“Robots and software don’t take jobs away,” he says. “Humans give them away. AI is a label that we use for several different kinds of software. Because of the label, we think of it as a replacement for human intelligence. But machine learning software is neither artificial nor intelligent.”
AI leverages algorithms to sift information and make stats, which it analyses more effectively than humans can. A failure to imagine new work that humans can do by leveraging this technology can lead to fear.
Bolles points to the latest automations as evidence: “The innovation is on the negative side of the ledger,” he says. “Managers in positions of power and decision-making feel pressure from shareholders to reduce cost, so we take human tasks that are messy and expensive, and we automate those. The business model has inevitable results. Those who don’t adapt and change the way they incentivise their companies may have good reason to worry. But there’s more opportunity on the possibility side of the ledger to help humans do better work.”
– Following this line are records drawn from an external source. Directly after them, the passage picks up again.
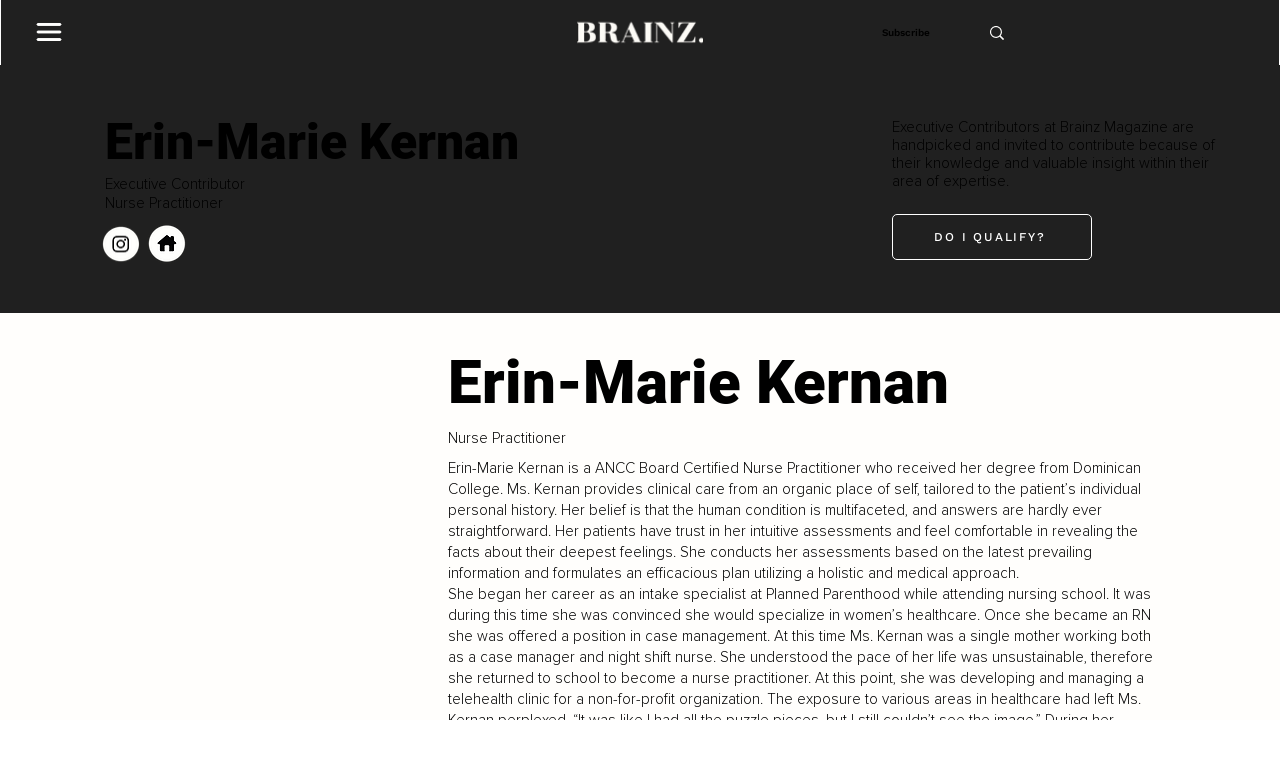

--- FILE ---
content_type: text/html; charset=utf-8
request_url: https://www.google.com/recaptcha/api2/aframe
body_size: 268
content:
<!DOCTYPE HTML><html><head><meta http-equiv="content-type" content="text/html; charset=UTF-8"></head><body><script nonce="Sgb4lq3xboV_jkxYJUYZEg">/** Anti-fraud and anti-abuse applications only. See google.com/recaptcha */ try{var clients={'sodar':'https://pagead2.googlesyndication.com/pagead/sodar?'};window.addEventListener("message",function(a){try{if(a.source===window.parent){var b=JSON.parse(a.data);var c=clients[b['id']];if(c){var d=document.createElement('img');d.src=c+b['params']+'&rc='+(localStorage.getItem("rc::a")?sessionStorage.getItem("rc::b"):"");window.document.body.appendChild(d);sessionStorage.setItem("rc::e",parseInt(sessionStorage.getItem("rc::e")||0)+1);localStorage.setItem("rc::h",'1766396100366');}}}catch(b){}});window.parent.postMessage("_grecaptcha_ready", "*");}catch(b){}</script></body></html>

--- FILE ---
content_type: application/javascript
request_url: https://prism.app-us1.com/?a=801031931&u=https%3A%2F%2Fwww.brainzmagazine.com%2Fexecutive-contributor%2Ferin-marie-kernan
body_size: 124
content:
window.visitorGlobalObject=window.visitorGlobalObject||window.prismGlobalObject;window.visitorGlobalObject.setVisitorId('958f56c7-3b0f-42a2-aeb5-d5385dce27e7', '801031931');window.visitorGlobalObject.setWhitelistedServices('tracking', '801031931');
If power brokers agree that there needs to be a greater purpose to use technology to enhance human capabilities and to allow humans to learn, then the calculus will change. Companies that continue to operate under the old rules of work won’t benefit from the positive side of this disruption and will be continuously caught off guard.
“Many organisations are struggling with not enough workers, yet the managers don’t feel workers are going to have new skills they need to do the work,” says Bolles. “We must challenge this failure of imagination. Most workers are working far below their skill level. We should think about the workforce as a tremendous set of untapped skills.
Employers should be looking for a core set of soft skills and use technology to augment them: problem solvers, creators who can stay ahead of technology, adapters who can keep pace with accelerating change, and empathisers who can fall in love with the problems.”
Many industries are going through rapid change. Those that are safe are changing very rapidly. They are looking beyond the boardroom at all of their stakeholders: constituents, communities, employees, the planet – these are stakeholders as well. “If we recalibrate the way we think about how economies and societies work in terms of what our possible future might be, we will be better off,” says Bolles. “What is true is that we have all of the conditions today that we should be looking for in the future: open jobs, people who need work, people working below their capabilities. The real problem isn’t robots and software, it’s a failure of imagination.”